-------- EXTRACTED DATA --------

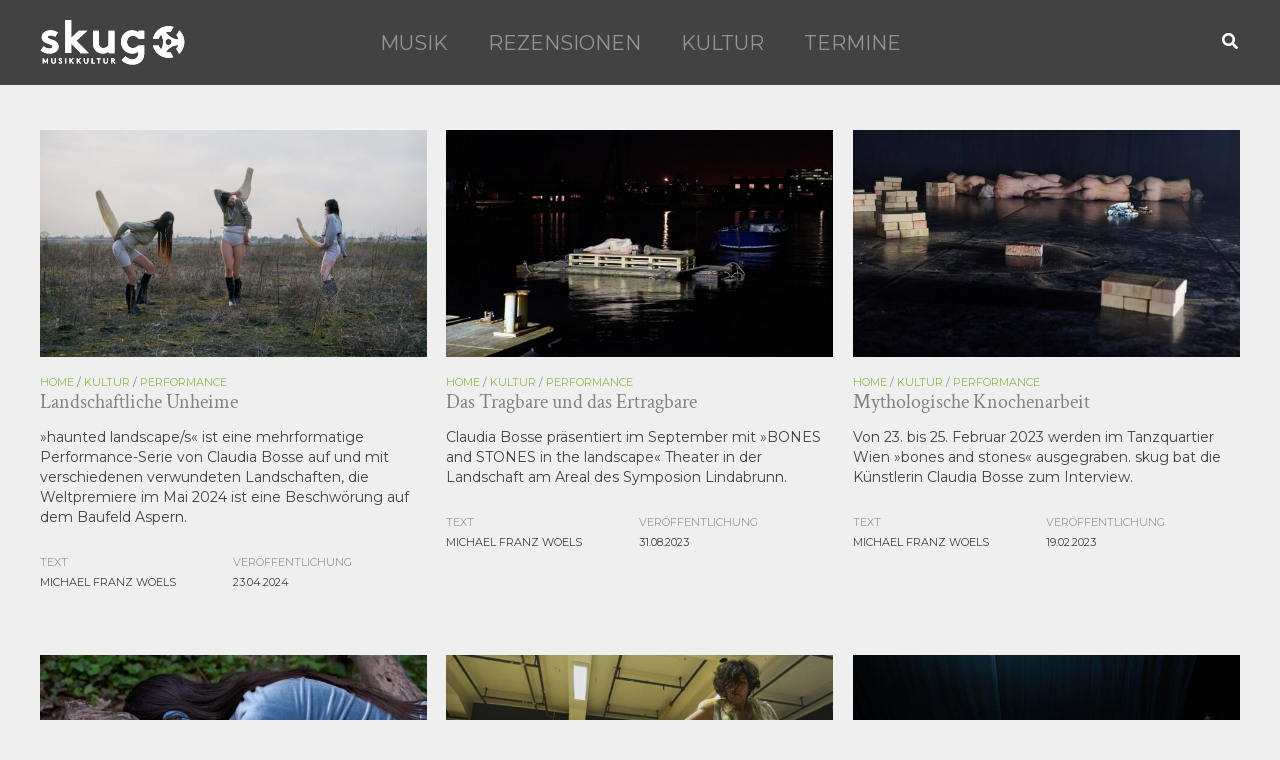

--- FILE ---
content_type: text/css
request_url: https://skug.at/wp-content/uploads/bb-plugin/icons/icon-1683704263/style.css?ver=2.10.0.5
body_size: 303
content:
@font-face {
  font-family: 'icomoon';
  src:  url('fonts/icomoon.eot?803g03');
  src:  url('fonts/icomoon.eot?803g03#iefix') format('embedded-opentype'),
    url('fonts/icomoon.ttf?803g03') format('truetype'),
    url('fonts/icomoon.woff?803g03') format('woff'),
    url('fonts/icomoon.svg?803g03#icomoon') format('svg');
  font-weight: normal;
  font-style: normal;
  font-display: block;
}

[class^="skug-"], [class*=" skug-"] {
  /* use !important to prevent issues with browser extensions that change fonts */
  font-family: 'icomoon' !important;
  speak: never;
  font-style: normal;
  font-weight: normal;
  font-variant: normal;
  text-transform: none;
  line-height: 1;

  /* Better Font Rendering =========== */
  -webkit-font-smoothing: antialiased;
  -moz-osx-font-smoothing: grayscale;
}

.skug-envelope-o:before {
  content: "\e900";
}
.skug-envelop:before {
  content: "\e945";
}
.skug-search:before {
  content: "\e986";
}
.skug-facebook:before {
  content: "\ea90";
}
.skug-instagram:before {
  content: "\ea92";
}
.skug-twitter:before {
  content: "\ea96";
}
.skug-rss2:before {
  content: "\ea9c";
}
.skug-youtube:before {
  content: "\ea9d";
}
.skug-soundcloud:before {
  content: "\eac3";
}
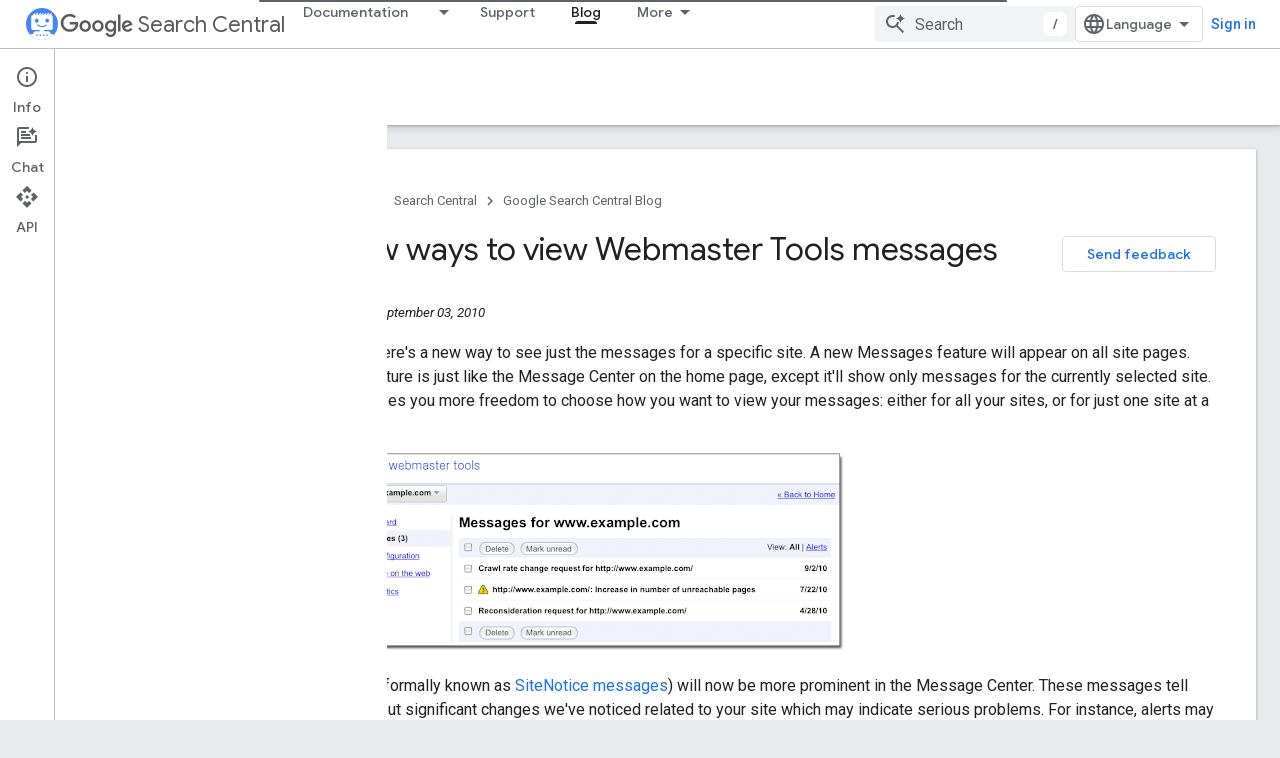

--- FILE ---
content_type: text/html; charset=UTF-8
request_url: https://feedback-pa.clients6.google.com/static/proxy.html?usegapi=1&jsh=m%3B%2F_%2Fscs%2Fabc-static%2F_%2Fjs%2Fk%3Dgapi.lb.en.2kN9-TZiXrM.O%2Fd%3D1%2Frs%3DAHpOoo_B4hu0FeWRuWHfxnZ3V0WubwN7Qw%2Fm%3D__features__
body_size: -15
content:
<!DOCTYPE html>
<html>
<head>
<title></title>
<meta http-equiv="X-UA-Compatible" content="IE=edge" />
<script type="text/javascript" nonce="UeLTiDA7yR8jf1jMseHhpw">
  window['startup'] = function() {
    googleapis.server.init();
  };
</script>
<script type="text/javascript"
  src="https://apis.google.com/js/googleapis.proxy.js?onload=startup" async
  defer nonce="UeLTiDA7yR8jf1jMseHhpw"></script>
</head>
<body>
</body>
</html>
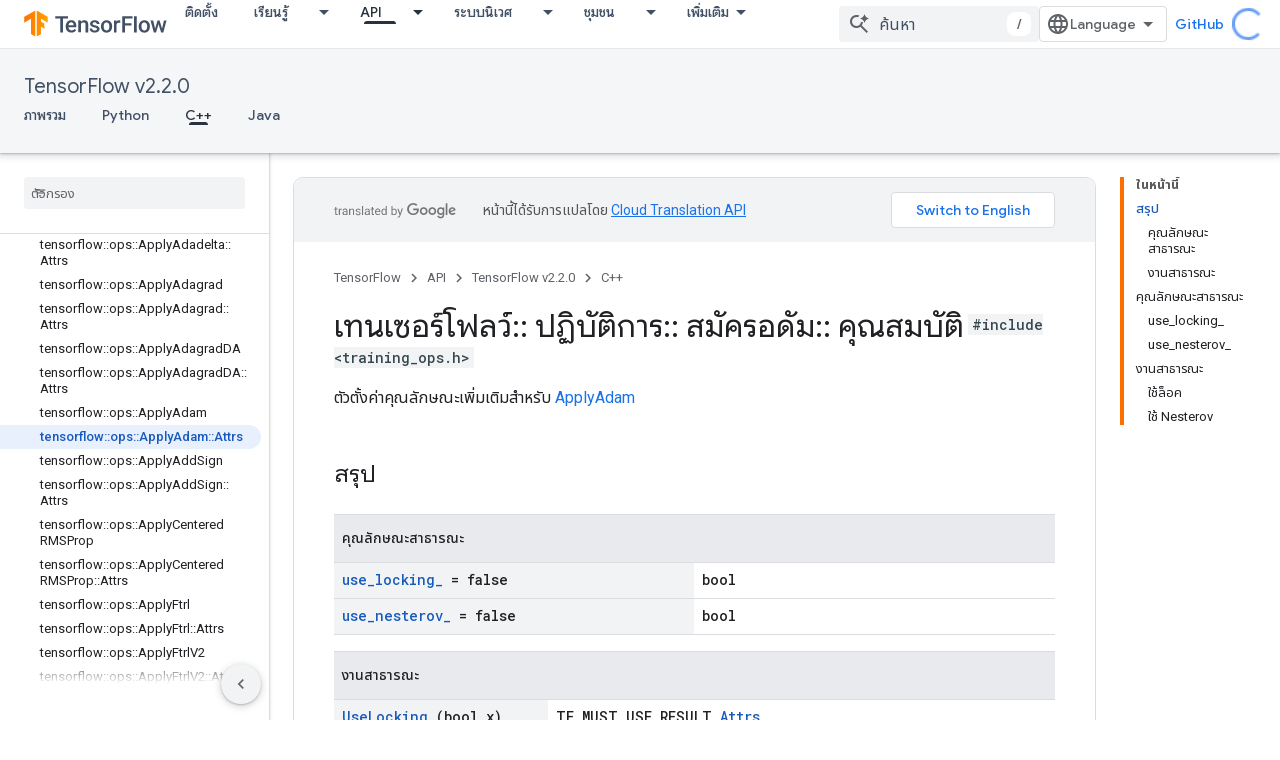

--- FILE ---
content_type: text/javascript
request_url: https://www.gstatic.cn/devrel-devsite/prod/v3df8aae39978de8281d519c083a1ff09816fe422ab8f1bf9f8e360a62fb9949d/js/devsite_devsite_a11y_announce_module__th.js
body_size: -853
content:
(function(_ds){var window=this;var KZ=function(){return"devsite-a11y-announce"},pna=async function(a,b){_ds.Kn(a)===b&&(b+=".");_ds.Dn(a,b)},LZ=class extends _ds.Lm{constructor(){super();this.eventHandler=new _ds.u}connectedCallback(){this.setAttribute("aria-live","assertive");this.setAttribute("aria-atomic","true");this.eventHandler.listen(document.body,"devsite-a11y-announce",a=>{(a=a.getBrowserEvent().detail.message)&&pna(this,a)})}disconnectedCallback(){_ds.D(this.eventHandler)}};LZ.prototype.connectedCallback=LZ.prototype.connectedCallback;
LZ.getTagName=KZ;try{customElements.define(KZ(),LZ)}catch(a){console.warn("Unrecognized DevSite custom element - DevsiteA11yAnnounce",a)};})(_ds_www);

--------

Every line above should be transcribed word for word; leave the pictures out.

▶ _EXPECTED ANSWER_:
--- FILE ---
content_type: text/css
request_url: https://skug.at/wp-content/uploads/bb-plugin/icons/icon-1683704263/style.css?ver=2.10.0.5
body_size: 303
content:
@font-face {
  font-family: 'icomoon';
  src:  url('fonts/icomoon.eot?803g03');
  src:  url('fonts/icomoon.eot?803g03#iefix') format('embedded-opentype'),
    url('fonts/icomoon.ttf?803g03') format('truetype'),
    url('fonts/icomoon.woff?803g03') format('woff'),
    url('fonts/icomoon.svg?803g03#icomoon') format('svg');
  font-weight: normal;
  font-style: normal;
  font-display: block;
}

[class^="skug-"], [class*=" skug-"] {
  /* use !important to prevent issues with browser extensions that change fonts */
  font-family: 'icomoon' !important;
  speak: never;
  font-style: normal;
  font-weight: normal;
  font-variant: normal;
  text-transform: none;
  line-height: 1;

  /* Better Font Rendering =========== */
  -webkit-font-smoothing: antialiased;
  -moz-osx-font-smoothing: grayscale;
}

.skug-envelope-o:before {
  content: "\e900";
}
.skug-envelop:before {
  content: "\e945";
}
.skug-search:before {
  content: "\e986";
}
.skug-facebook:before {
  content: "\ea90";
}
.skug-instagram:before {
  content: "\ea92";
}
.skug-twitter:before {
  content: "\ea96";
}
.skug-rss2:before {
  content: "\ea9c";
}
.skug-youtube:before {
  content: "\ea9d";
}
.skug-soundcloud:before {
  content: "\eac3";
}

--- FILE ---
content_type: text/html; charset=UTF-8
request_url: https://feedback-pa.clients6.google.com/static/proxy.html?usegapi=1&jsh=m%3B%2F_%2Fscs%2Fabc-static%2F_%2Fjs%2Fk%3Dgapi.lb.en.2kN9-TZiXrM.O%2Fd%3D1%2Frs%3DAHpOoo_B4hu0FeWRuWHfxnZ3V0WubwN7Qw%2Fm%3D__features__
body_size: -15
content:
<!DOCTYPE html>
<html>
<head>
<title></title>
<meta http-equiv="X-UA-Compatible" content="IE=edge" />
<script type="text/javascript" nonce="UeLTiDA7yR8jf1jMseHhpw">
  window['startup'] = function() {
    googleapis.server.init();
  };
</script>
<script type="text/javascript"
  src="https://apis.google.com/js/googleapis.proxy.js?onload=startup" async
  defer nonce="UeLTiDA7yR8jf1jMseHhpw"></script>
</head>
<body>
</body>
</html>

--- FILE ---
content_type: text/javascript
request_url: https://www.gstatic.cn/devrel-devsite/prod/v3df8aae39978de8281d519c083a1ff09816fe422ab8f1bf9f8e360a62fb9949d/js/devsite_devsite_a11y_announce_module__th.js
body_size: -853
content:
(function(_ds){var window=this;var KZ=function(){return"devsite-a11y-announce"},pna=async function(a,b){_ds.Kn(a)===b&&(b+=".");_ds.Dn(a,b)},LZ=class extends _ds.Lm{constructor(){super();this.eventHandler=new _ds.u}connectedCallback(){this.setAttribute("aria-live","assertive");this.setAttribute("aria-atomic","true");this.eventHandler.listen(document.body,"devsite-a11y-announce",a=>{(a=a.getBrowserEvent().detail.message)&&pna(this,a)})}disconnectedCallback(){_ds.D(this.eventHandler)}};LZ.prototype.connectedCallback=LZ.prototype.connectedCallback;
LZ.getTagName=KZ;try{customElements.define(KZ(),LZ)}catch(a){console.warn("Unrecognized DevSite custom element - DevsiteA11yAnnounce",a)};})(_ds_www);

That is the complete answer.